- _ASSIGNMENT_
Select and copy out every line in the records containing "that".

- _SOURCE MATERIAL_
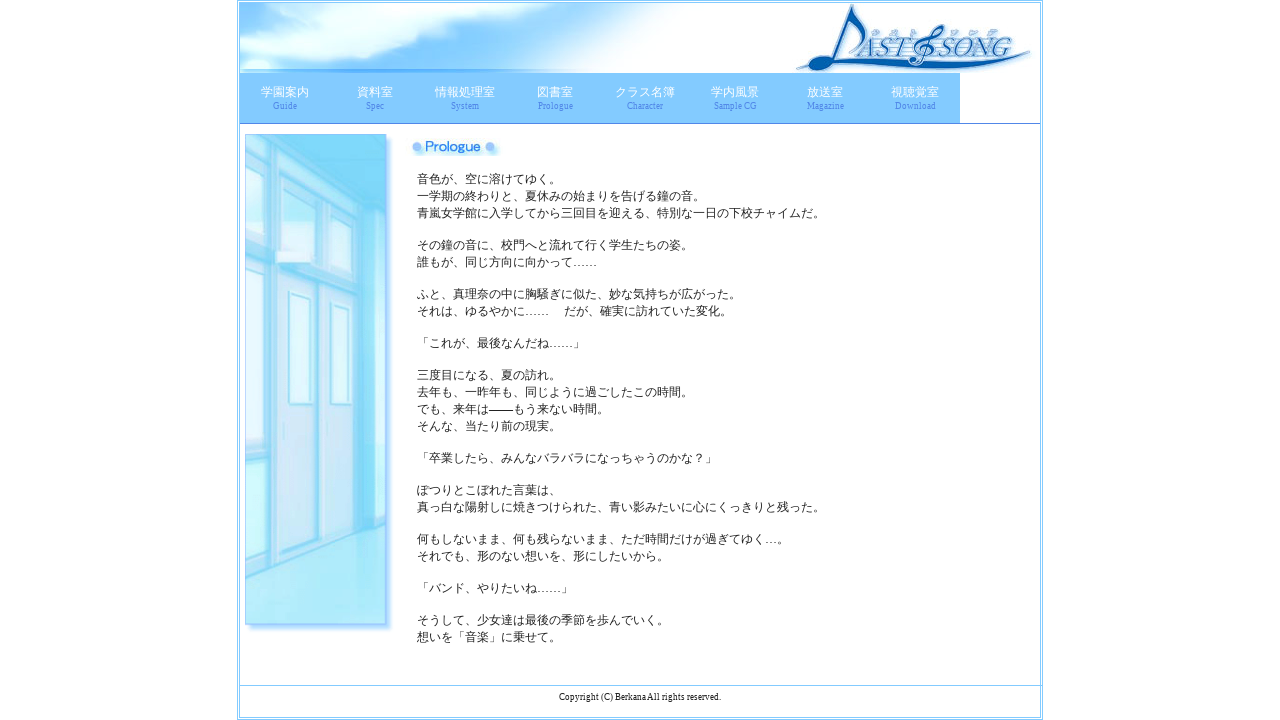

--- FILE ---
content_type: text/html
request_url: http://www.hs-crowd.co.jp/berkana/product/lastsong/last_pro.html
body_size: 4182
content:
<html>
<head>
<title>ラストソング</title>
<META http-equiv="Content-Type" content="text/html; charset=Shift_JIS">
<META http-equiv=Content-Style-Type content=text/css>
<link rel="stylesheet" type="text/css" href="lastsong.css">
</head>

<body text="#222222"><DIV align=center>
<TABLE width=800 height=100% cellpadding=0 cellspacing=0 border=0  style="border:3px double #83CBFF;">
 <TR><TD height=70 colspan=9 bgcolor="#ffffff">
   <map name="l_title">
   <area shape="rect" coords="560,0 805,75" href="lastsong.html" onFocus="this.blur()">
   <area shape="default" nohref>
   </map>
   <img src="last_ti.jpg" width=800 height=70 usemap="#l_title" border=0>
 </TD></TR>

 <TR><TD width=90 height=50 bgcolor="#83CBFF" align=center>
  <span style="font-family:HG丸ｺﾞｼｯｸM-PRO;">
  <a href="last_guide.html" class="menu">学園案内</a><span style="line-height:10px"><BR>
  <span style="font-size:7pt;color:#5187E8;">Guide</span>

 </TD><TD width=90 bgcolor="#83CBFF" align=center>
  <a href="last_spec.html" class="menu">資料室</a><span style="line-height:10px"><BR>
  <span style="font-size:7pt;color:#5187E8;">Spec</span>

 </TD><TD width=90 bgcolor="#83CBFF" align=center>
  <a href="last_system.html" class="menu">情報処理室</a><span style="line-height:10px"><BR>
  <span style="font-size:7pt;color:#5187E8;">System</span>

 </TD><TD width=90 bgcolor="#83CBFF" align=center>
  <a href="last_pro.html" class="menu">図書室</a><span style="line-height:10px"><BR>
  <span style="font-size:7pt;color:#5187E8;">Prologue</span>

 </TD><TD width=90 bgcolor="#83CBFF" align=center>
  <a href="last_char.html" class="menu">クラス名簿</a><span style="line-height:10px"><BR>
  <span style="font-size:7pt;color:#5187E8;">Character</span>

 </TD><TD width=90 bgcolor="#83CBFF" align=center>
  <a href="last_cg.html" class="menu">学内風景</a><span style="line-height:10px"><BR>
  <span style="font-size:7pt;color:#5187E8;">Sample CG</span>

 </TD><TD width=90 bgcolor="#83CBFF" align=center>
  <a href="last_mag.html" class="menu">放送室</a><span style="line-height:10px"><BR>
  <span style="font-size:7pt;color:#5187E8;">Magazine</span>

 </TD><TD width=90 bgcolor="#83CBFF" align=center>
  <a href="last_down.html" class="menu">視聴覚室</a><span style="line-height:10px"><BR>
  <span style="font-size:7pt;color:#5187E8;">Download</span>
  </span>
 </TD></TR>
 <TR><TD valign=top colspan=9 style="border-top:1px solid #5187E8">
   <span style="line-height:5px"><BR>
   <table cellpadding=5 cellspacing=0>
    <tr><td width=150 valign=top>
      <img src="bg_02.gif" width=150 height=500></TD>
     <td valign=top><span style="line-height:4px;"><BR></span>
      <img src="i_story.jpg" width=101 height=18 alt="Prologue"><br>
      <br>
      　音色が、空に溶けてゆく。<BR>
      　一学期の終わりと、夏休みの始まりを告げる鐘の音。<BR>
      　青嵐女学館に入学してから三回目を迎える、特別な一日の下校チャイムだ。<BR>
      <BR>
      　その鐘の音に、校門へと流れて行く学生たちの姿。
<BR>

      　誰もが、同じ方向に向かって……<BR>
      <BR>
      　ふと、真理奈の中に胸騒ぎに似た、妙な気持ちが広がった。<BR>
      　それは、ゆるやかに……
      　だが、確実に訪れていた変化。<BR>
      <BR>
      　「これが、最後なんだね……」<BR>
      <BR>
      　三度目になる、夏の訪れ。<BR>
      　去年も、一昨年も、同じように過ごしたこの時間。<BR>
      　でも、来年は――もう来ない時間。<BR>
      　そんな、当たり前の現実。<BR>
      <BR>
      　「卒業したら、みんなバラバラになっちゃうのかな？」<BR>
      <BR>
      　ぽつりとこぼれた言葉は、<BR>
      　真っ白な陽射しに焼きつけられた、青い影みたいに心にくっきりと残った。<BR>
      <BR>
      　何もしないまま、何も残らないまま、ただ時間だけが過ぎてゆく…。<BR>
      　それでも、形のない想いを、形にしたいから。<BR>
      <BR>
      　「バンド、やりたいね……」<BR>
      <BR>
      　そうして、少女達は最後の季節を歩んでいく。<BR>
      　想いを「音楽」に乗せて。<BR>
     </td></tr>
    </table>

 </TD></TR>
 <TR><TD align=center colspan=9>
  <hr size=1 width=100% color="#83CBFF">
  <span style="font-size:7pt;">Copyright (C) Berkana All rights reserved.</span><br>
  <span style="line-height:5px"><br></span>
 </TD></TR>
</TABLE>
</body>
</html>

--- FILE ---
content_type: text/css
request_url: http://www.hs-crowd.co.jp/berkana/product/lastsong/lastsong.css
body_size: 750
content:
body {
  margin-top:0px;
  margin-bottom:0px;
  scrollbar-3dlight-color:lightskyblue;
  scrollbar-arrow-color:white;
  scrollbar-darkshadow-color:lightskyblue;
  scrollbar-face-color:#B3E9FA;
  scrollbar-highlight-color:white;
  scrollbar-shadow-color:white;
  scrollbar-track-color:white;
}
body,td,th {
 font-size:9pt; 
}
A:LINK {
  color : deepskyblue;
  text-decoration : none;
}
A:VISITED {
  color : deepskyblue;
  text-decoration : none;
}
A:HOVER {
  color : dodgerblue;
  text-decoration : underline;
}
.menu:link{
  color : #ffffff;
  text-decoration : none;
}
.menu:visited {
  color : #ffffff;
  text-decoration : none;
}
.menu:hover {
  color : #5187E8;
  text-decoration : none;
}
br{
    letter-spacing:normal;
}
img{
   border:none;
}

...

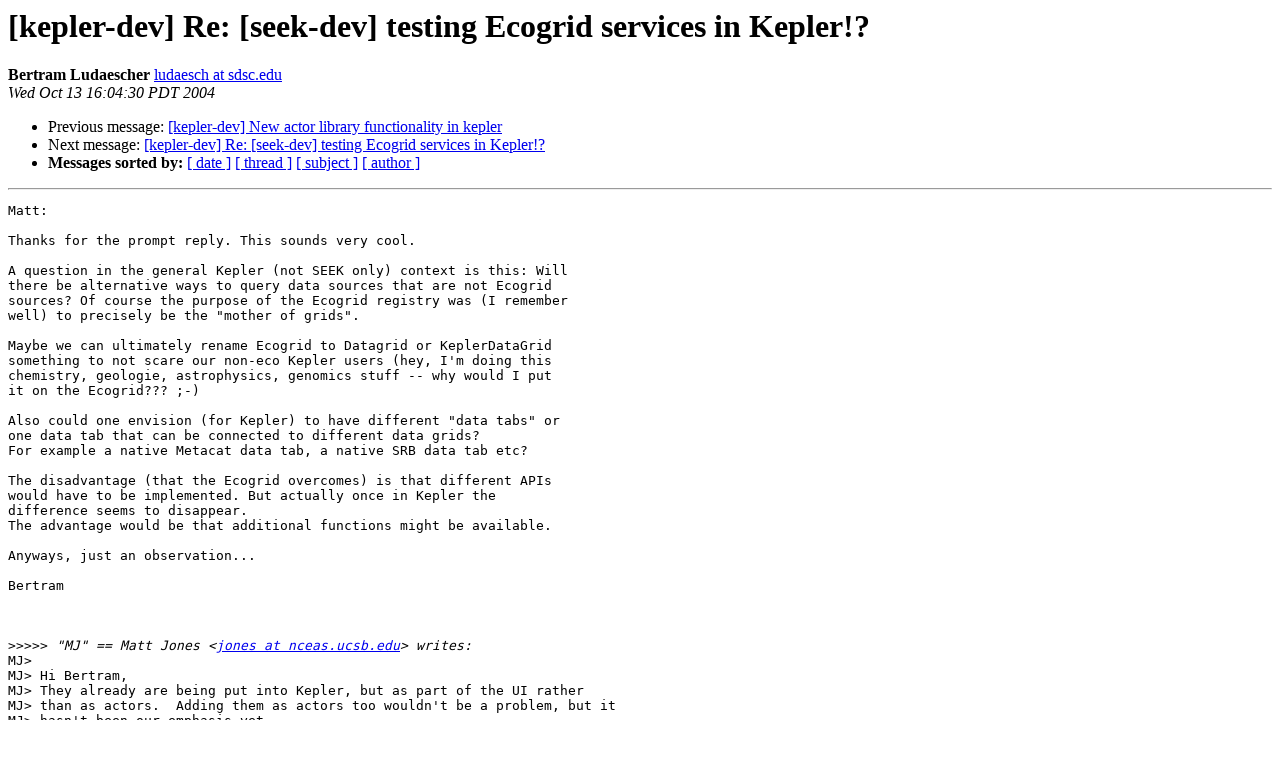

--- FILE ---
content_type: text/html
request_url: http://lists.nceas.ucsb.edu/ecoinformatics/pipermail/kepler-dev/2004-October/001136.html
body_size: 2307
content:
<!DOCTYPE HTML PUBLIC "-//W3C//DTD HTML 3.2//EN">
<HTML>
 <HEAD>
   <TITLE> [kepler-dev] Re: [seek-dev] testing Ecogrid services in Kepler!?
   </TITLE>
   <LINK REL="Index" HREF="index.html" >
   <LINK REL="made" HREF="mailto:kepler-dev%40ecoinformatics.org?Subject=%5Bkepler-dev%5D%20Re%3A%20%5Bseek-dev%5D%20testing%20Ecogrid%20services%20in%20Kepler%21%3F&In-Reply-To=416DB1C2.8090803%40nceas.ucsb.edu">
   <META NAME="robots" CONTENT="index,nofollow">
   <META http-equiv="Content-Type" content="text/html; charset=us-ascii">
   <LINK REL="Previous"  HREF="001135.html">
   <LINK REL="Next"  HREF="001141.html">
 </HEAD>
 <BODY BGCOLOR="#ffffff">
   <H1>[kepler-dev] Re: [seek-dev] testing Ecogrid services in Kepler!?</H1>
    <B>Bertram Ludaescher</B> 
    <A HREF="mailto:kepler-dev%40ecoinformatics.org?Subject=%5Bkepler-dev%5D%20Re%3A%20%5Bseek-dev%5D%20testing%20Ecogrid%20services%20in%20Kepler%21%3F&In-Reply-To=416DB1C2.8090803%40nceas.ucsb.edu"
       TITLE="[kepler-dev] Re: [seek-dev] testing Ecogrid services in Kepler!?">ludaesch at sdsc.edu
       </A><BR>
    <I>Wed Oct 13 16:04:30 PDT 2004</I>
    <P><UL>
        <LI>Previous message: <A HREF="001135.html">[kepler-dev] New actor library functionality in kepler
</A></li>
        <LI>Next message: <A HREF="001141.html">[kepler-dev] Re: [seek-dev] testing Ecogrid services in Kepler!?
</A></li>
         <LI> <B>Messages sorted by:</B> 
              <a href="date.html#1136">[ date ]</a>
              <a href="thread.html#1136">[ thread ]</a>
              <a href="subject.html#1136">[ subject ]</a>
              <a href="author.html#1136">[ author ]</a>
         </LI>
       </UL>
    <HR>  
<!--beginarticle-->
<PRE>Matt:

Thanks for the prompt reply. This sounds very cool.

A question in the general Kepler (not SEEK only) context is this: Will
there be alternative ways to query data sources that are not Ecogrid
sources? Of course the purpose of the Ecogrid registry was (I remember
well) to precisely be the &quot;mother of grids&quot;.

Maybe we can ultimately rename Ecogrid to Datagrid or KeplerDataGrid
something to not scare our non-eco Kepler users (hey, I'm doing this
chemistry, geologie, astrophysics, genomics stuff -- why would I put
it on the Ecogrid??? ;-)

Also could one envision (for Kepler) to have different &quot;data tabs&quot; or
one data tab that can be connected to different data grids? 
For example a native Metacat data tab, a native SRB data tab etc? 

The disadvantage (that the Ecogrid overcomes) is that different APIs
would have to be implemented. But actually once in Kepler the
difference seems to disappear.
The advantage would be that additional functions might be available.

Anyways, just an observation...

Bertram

- _FINISHED EXERCISE_
there be alternative ways to query data sources that are not Ecogrid
one data tab that can be connected to different data grids? 
The disadvantage (that the Ecogrid overcomes) is that different APIs
The advantage would be that additional functions might be available.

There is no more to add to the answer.